De “cosa de mujeres” a cosa de todos
Este año, al menos desde lo discursivo, la violencia contra las mujeres dejó de ser un tema privado y saltó a la esfera de lo público en el más literal de los sentidos: ganó la calle. Por primera vez en nuestro país, una movilización de alcance nacional nos sacó a todos de casa aquel 3 de junio para exigir a los poderes del Estado que le pusiera fin a la masacre. Porque hay una menos cada 30 horas, y 330 huérfanos más al cabo de un año.
Hoy la marcha –histórica e inolvidable, porque a muchos se nos vuelven a llenar los ojos de lágrimas cuando recordamos aquella primera visión de la multitud en movimiento– ya es otra cosa. Es un recuerdo, una promesa y un compromiso. Es incluso un libro (NiUnaMenos, de Paula Rodríguez), una página en la Red y exigencias concretas, oportunamente presentadas a los candidatos a la presidencia, y firmadas por ellos.
Es también unos cuantos logros: la creación de un Observatorio Nacional de Femicidios y de otro más, a cargo del Poder Judicial. Es también la certeza, cada vez más firme, de que la violencia contra las mujeres se vuelve un “tema de todos” o se mantiene, como había sido hasta ahora, un tema de nadie, más allá de las pomposas estructuras estatales que se han multiplicado para abordarlo.
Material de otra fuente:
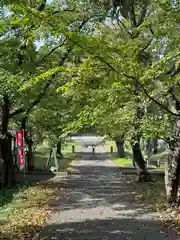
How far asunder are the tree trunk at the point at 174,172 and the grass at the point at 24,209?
397cm

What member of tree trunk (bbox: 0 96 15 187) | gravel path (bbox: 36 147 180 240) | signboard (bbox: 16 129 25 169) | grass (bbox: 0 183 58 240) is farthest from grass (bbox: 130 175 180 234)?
tree trunk (bbox: 0 96 15 187)

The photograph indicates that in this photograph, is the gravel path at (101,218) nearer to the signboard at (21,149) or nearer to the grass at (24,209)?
the grass at (24,209)

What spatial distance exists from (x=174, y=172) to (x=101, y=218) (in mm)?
2716

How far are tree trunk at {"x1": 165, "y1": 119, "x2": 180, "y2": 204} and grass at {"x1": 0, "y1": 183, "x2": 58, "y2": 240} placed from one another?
13.0 ft

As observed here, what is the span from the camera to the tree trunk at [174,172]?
11.2m

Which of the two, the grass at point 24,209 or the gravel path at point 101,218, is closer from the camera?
the gravel path at point 101,218

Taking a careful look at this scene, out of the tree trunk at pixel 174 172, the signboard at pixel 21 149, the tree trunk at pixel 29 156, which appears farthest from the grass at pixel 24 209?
the tree trunk at pixel 29 156

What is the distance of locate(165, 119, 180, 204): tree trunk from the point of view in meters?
11.2

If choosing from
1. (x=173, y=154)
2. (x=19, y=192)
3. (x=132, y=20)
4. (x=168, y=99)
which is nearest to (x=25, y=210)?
(x=19, y=192)

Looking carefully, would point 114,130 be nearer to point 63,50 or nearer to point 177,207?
point 63,50

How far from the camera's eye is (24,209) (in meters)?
11.8

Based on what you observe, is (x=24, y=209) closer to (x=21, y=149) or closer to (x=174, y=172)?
(x=21, y=149)

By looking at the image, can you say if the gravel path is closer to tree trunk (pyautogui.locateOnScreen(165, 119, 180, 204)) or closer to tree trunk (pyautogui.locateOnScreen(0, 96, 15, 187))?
tree trunk (pyautogui.locateOnScreen(165, 119, 180, 204))

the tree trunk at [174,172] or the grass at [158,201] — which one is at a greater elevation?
the tree trunk at [174,172]
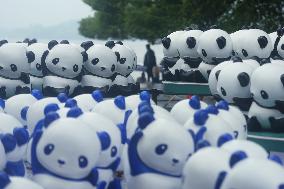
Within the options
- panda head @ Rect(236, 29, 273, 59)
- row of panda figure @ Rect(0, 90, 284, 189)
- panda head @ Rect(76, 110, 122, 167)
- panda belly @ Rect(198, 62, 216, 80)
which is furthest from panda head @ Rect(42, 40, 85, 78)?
panda head @ Rect(76, 110, 122, 167)

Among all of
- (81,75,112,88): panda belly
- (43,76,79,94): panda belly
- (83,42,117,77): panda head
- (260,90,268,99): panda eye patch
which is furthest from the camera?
(81,75,112,88): panda belly

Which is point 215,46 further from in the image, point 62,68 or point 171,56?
point 62,68

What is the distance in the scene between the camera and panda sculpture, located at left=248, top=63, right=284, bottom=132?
7477 mm

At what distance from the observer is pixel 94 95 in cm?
661

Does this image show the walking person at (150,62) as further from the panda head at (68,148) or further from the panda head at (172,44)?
the panda head at (68,148)

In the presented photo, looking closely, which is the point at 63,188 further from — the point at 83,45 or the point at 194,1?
the point at 194,1

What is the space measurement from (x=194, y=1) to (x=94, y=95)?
1353 centimetres

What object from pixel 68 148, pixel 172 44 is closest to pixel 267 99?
pixel 68 148

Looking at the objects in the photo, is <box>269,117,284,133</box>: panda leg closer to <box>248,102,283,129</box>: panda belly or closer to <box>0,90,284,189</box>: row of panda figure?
<box>248,102,283,129</box>: panda belly

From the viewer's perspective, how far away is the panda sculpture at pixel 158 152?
4734 mm

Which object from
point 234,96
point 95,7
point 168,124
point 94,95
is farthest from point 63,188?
point 95,7

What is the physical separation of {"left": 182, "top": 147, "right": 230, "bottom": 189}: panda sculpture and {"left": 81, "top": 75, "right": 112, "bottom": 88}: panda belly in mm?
6417

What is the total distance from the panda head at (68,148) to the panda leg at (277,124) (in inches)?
139

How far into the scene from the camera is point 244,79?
7980mm
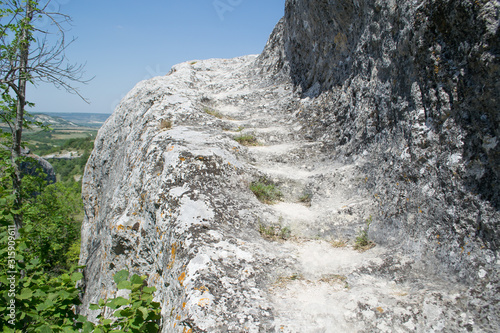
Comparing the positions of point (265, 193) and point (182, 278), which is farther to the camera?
point (265, 193)

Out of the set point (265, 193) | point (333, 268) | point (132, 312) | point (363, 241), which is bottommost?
point (132, 312)

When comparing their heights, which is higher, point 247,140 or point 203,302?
point 247,140

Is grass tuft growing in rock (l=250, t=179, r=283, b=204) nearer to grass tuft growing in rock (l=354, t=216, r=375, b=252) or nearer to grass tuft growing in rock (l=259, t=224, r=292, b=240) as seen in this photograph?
grass tuft growing in rock (l=259, t=224, r=292, b=240)

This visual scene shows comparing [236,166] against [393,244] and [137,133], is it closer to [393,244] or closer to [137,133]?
[393,244]

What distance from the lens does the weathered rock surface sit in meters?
2.71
Otra buena noticia de estos días es que –con la llegada de Fabiana Túñez al Consejo Nacional de las Mujeres– hay una especialista a cargo de estos temas y no sólo una congénere.
Pero, y más allá de los avances y de los retrocesos, lo que sigue girando al cabo de este año en donde
#NiUnaMenos se volvió consigna, cartel y hasta frase hecha es una duda: ¿alcanzará con esto? ¿No se corre el riesgo de que aludir al problema se convierta en sinónimo de ocuparse de él?
Tal vez no esté de más recordar que una muerta es lo que se cuenta cuando ya todo lo que podía hacerse no se hizo. El cadáver-número, la masacre vuelta cifra, es el último eslabón de una cadena de inicios sutilísimos. Arranca en la división de gustos, colores y tareas posibles, y termina en un mundo escindido y terrible, en donde los unos y las otras tienen el futuro escrito desde el pañal. ¿Por qué? Porque, junto con la separación, llegan las jerarquías, los permisos, las prohibiciones. Lo que se puede y lo que no. Las chicas no trepan a los árboles. Los hombres no lloran. Las nenas con carácter son “mandonas” y los chicos que no se chiflan por el fútbol, se convierten en “raritos”.
Y es eso, la argamasa fundacional de todos los prejuicios, lo que no se ha conmovido. Lo que sigue intacto, y respirando. “En la escuela de mi hijo, los nenes les preguntan a las nenas: ¿y vos cuánto cobrás? Lo hacen como un chiste”, me comentaba horrorizada una amiga, días atrás. “Soy un tipo de humor, porque si no no podés tolerar que una chica tan rica, tan linda, haya ganado la provincia de Buenos Aires. Puede gobernar brillantemente, o puede terminar en una red de trata de blancas”, dijo el filósofo José Pablo Feinmann. Otro “chiste”.
Pero el sexismo no es, claro, innato. Es algo que se escucha, se vive, se actúa, se replica y se refuerza (o no) desde la cuna. La ley 26.485 (llamada “contra la violencia de género”) prevé acciones para comenzar a desactivar desde el origen este dispositivo de naturalización de la violencia que cada 30 horas devuelve una muerta más. Salvo por acciones puntuales a cargo de docentes comprometidos, el tema sigue estando ausente en las aulas.
Así es como después el maltrato no sólo se cristaliza: se vuelve imperceptible. Parte de lo normal. No conozco mujer que no recuerde esa etapa que va de la adolescencia a la adultez como un tiempo maravilloso y temible. La inocencia y la juventud son dos riesgos al portador en una sociedad que asigna a cada género un papel, una frontera y hasta una determinada cantidad de tela con la cual cubrirse. Y mientras eso siga sucediendo, no habrá marcha que valga. Ni nadie de nosotros que esté realmente a salvo.